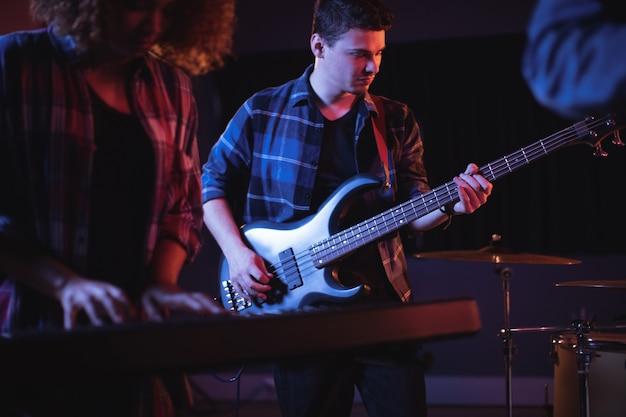 Музыкант играет на электронной гитаре в студии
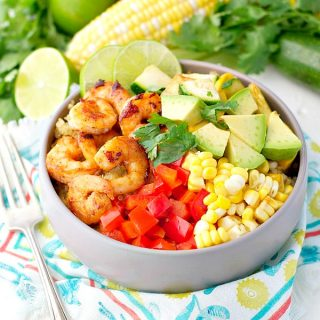 Bowl of marinated shrimp and summer vegetables in a bowl with quinoa and diced avocado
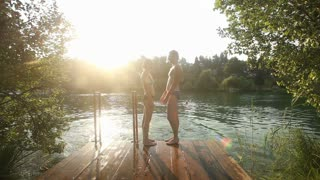 Beautiful couple in love standing on the dock holding hands by the Mreznica river at sunset, talking, smiling and kissing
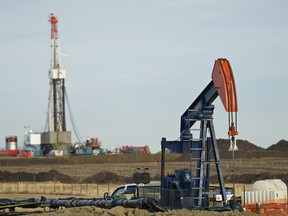 Pumpjack works in the foreground with a drilling rig in the back, a few years ago. The drilling sector has already seen 20 of its best drilling rigs move south in recent years. . Ian Kucerak/Edmonton Sun/QMI Agency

━━━

Task directions:
Take the line containing "Bowl of marinated" and all lines after it to the end of the data above, and reproduce them exactly, leaving out pictures. Nothing else belongs in the copy.

Finished exercise:
 Bowl of marinated shrimp and summer vegetables in a bowl with quinoa and diced avocado
 Beautiful couple in love standing on the dock holding hands by the Mreznica river at sunset, talking, smiling and kissing
 Pumpjack works in the foreground with a drilling rig in the back, a few years ago. The drilling sector has already seen 20 of its best drilling rigs move south in recent years. . Ian Kucerak/Edmonton Sun/QMI Agency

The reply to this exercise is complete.